In a statement, the committee announced, "We want to position ourselves, to put, above all, the anti-fascist and anti-imperialist struggle that unifies us."

"The Brazilian Committee for Peace in Venezuela's event begins."

Social movements and political parties including the Landless Workers Movement (MST), Popular Front Brazil and People Without Fear have been attending the rally.

“What is happening in Venezuela is an offense ... both externally, international, imperialist and interventionist, as well as internally, in the opposition, which has carried various acts of violence,” said Paola Estrada, from the Bolivarian Alliance for the Peoples of Our America.

Other speakers publicly denounced actions targeting Venezuela by the U.S. government, including the sanctions announced last week, as well as threats of military intervention made earlier this month by the U.S. President Donald Trump.

"Ex-Chancellor Celso Amorim is present (at our event).

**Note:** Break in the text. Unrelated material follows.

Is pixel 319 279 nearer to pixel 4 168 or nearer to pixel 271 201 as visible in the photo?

Amorim was Foreign Minister of Itamar Franco under the two Lula governments, and Defense Minister (under) Dilma Rousseff."

"At the moment when the fascist Trump speaks of 'military options' against our neighboring nation, we cannot hesitate to defend the peace of the Bolivarian revolution," said the founder of the Barón de Itararé Center for Studies in Alternative Media, Altamiro Borges.